The accord was led by the United States to reduce its trade deficits. At the time, the country was suffering from both fiscal and trade deficits.
As the administration of U.S. President Donald Trump aims to cut the country’s trade deficits, Japan’s market players are wary that the United States may ask Japan to take measures to help correct the strong dollar.
Accord named after NY hotel
The agreement is named after the meeting’s venue, the Plaza Hotel in New York. Finance ministers and central bank governors gathered there on Sept. 22, 1985, and decided to jointly intervene in the currency markets to guide the dollar’s depreciation. At the time, the dollar was surging due to monetary tightening designed to curb inflation in the United States, and the country was also suffering massive trade deficits due to expanding imports.
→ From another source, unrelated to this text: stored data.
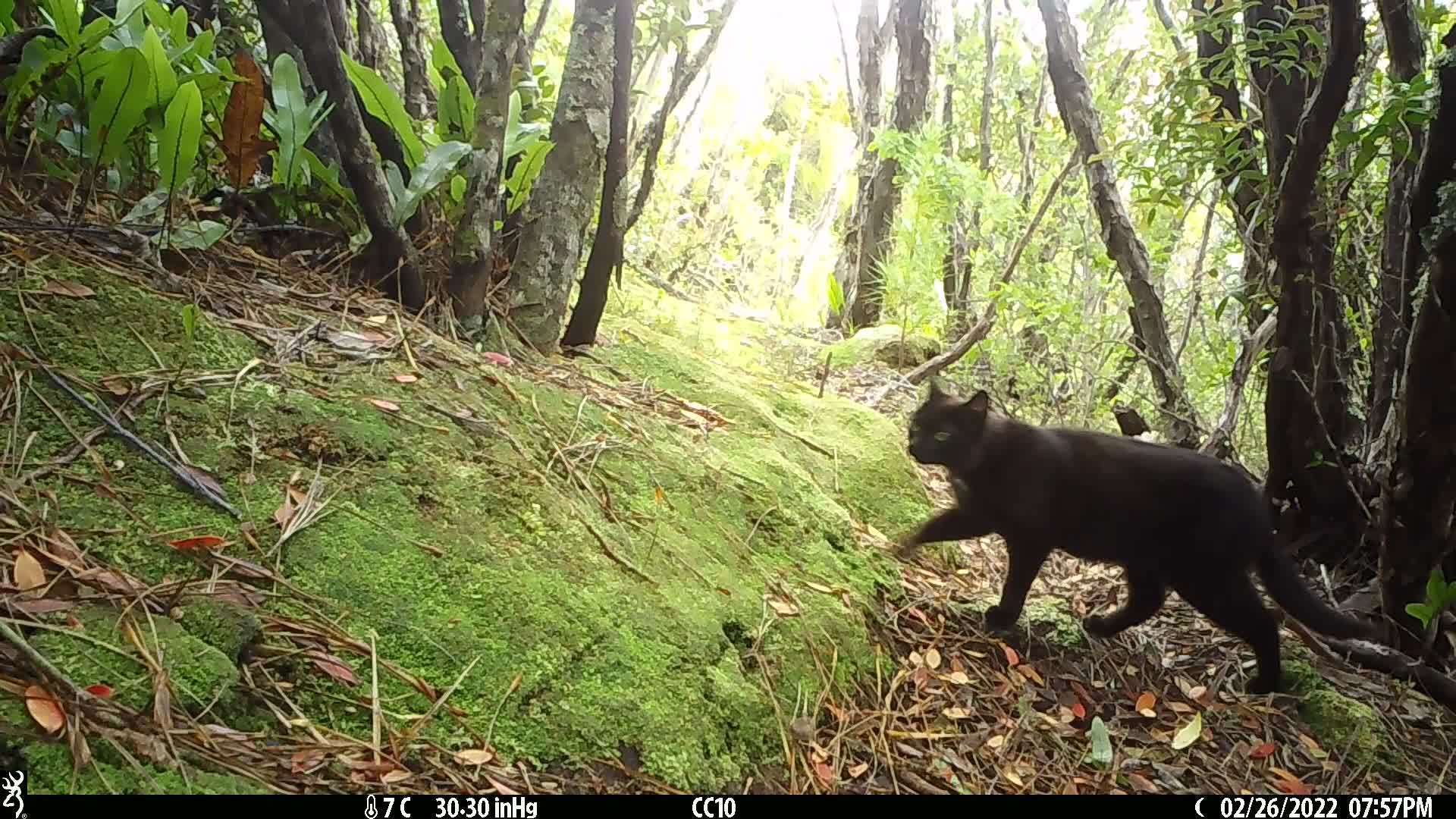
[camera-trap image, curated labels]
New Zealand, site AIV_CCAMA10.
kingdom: Animalia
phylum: Chordata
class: Mammalia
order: Carnivora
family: Felidae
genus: Felis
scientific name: Felis catus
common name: domestic cat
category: cat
Cat (domestic cat) (Felis catus).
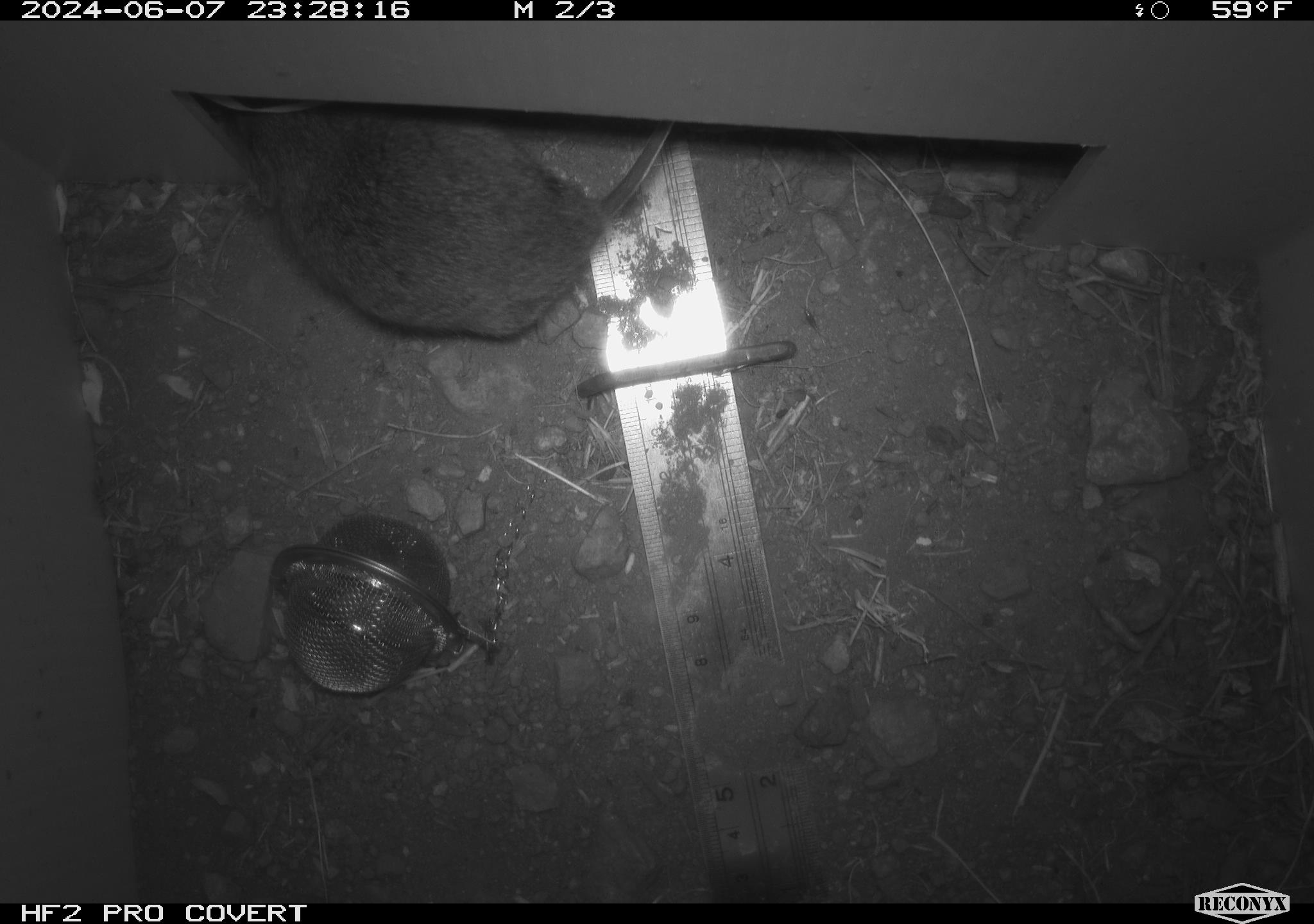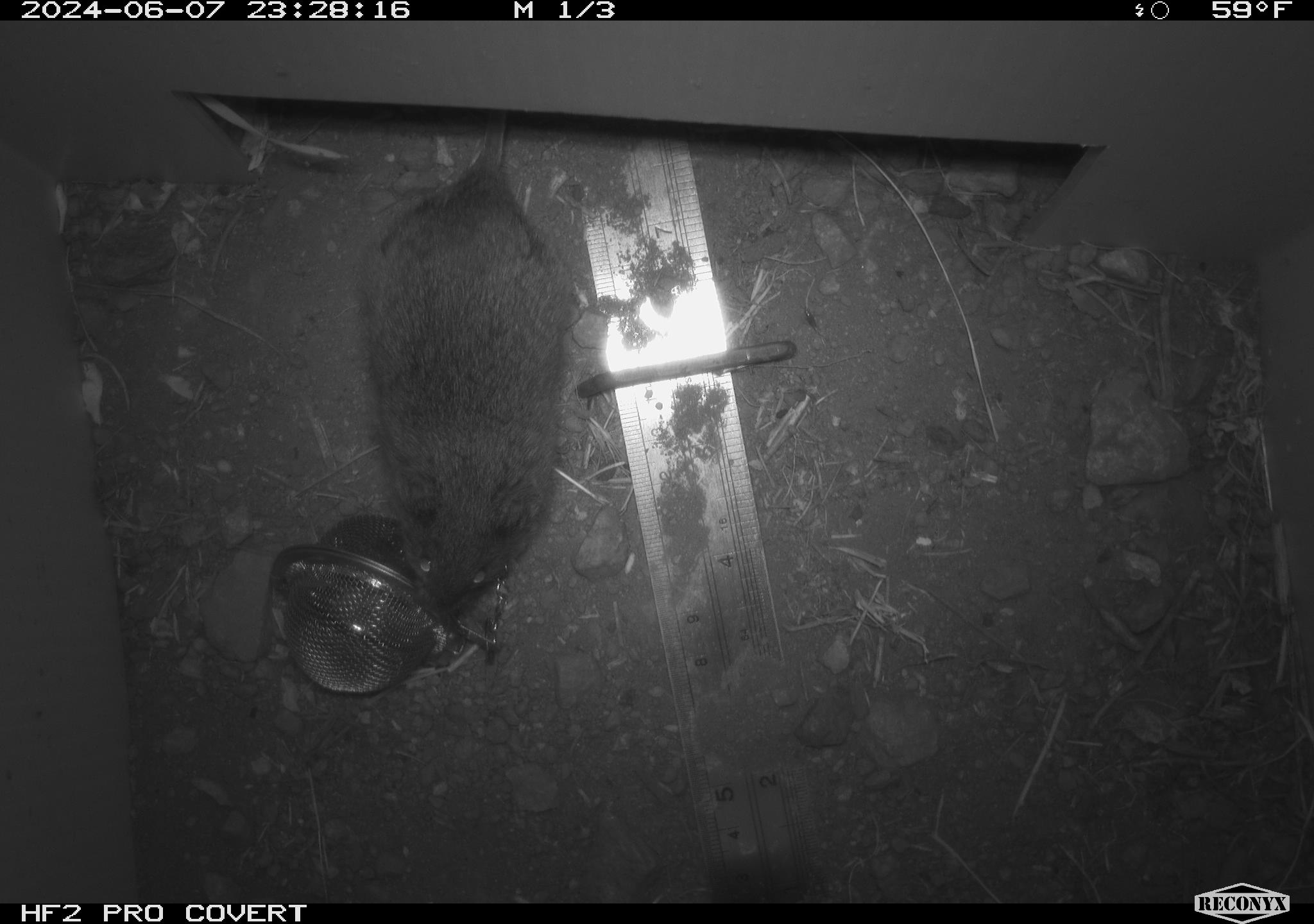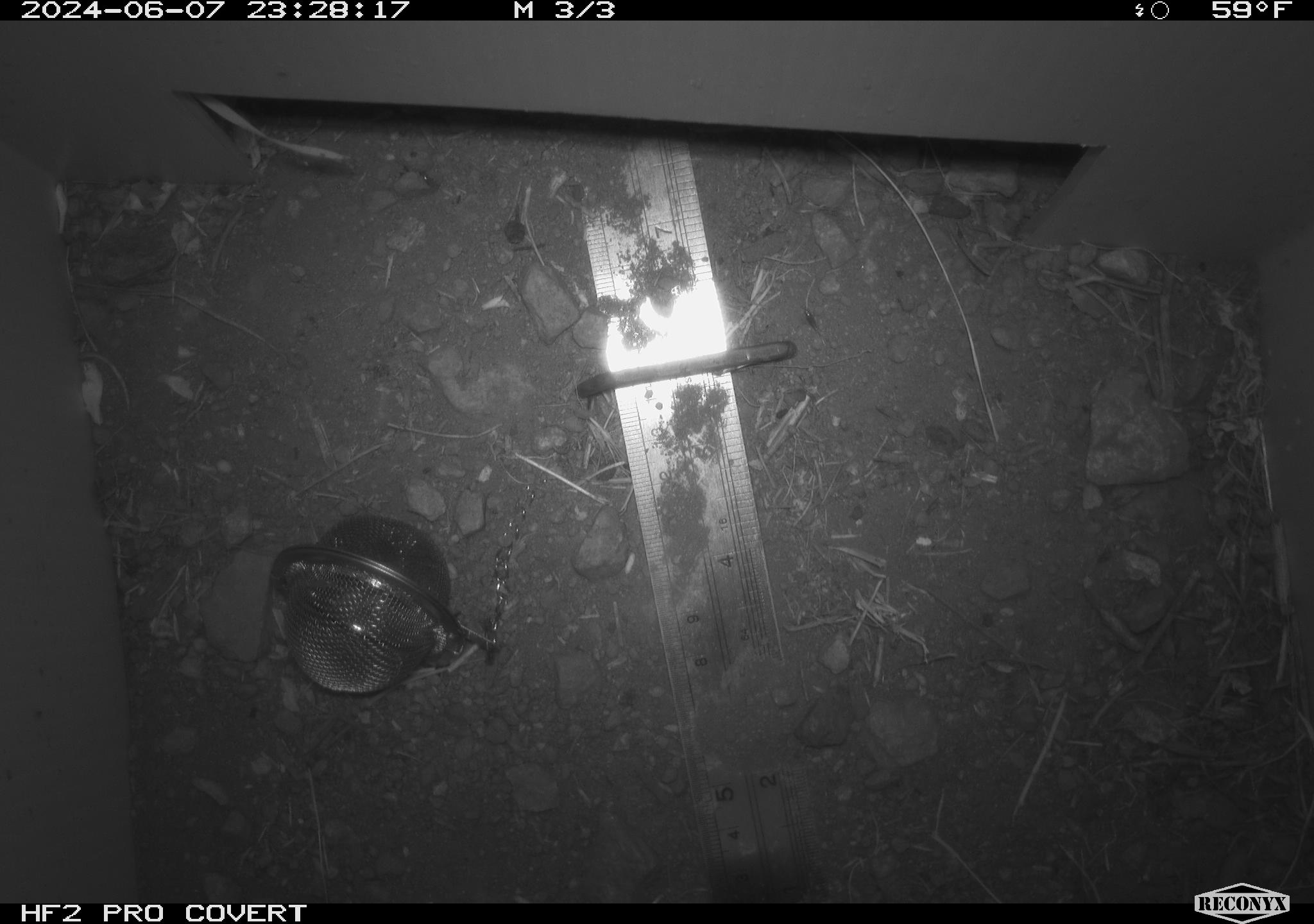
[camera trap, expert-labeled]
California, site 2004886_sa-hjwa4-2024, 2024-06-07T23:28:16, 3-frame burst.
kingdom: Animalia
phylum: Chordata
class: Mammalia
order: Rodentia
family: Cricetidae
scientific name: Cricetidae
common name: hamsters, voles, lemmings, and allies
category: cricetidae family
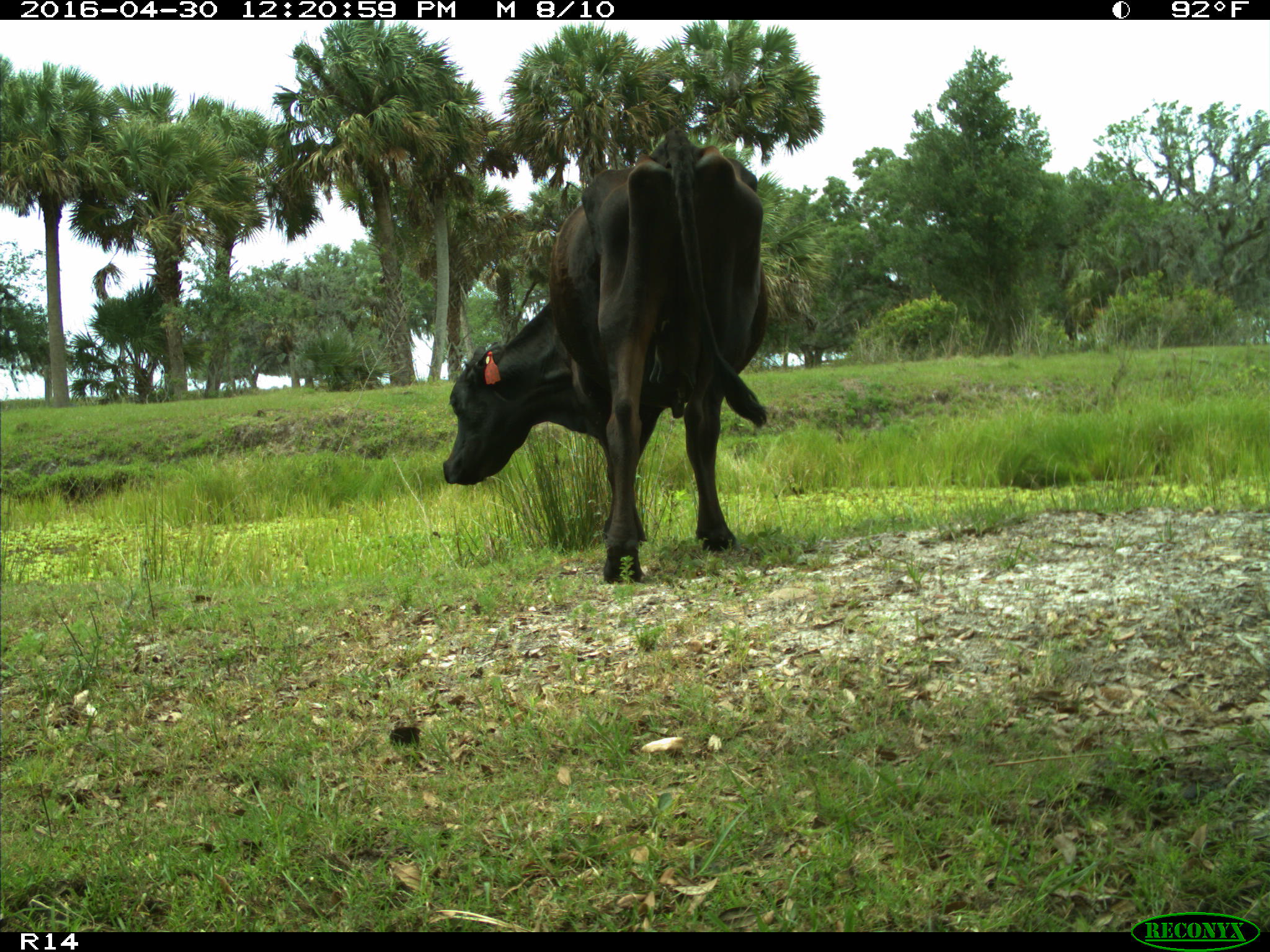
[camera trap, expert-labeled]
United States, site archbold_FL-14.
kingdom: Animalia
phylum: Chordata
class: Mammalia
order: Artiodactyla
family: Bovidae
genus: Bos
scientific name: Bos taurus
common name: domestic cow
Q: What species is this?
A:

Following the accord, the dollar depreciated, and U.S. trade deficits recovered in the early 1990s. However, due to a massive influx of low-priced foreign goods into the country following economic globalization, U.S. trade deficits have begun ballooning again. The United States’ trade deficits reached a record $1.22 trillion in 2024.
However, the yen sharply appreciated against the dollar following the accord, from the ¥240 level to the dollar to the ¥150 level in one year, dealing a blow to Japan’s export industries. This prompted Japan to take monetary easing policies to address a recession caused by the strong yen, which is believed to be one of the factors that caused the economic bubble.
Possible Mar-a-Lago Accord
The yen appreciated to ¥75.32 against the dollar on Oct. 31, 2011. Currently, the yen is trading around ¥147, continuing the trend of a weak yen and a strong dollar. Some market players speculate that the U.S. administration may attempt to correct the strong dollar to boost U.S. firms’ competitiveness in exports.
In a 2024 paper, Stephen Miran, who chairs the White House Council of Economic Advisers and recently assumed the post of Federal Reserve Governor, proposed a “Mar-a-Lago Accord,” an initiative under which countries work together to help weaken the dollar. It is also called the “Second Plaza Accord.”
After the launch of his second administration, Trump repeatedly cautioned against the strong dollar at first, but recently he has refrained from touching on the subject.
Japan and the United States said in a joint statement issued on Sept. 12 that “exchange rates should be market determined,” in line with previous agreements among the Group of Seven leading countries.
However, Trump tends to change his policies back and forth. Given this, Tomohisa Ishikawa, a researcher at the Japan Research Institute cautioned about potential risks.
“[Trump’s] interest may shift to exchange rates in case tariff measures do not help reduce the U.S. trade deficits,” Ishikawa said. “The Japanese government needs to continue careful dialogues with the United States.”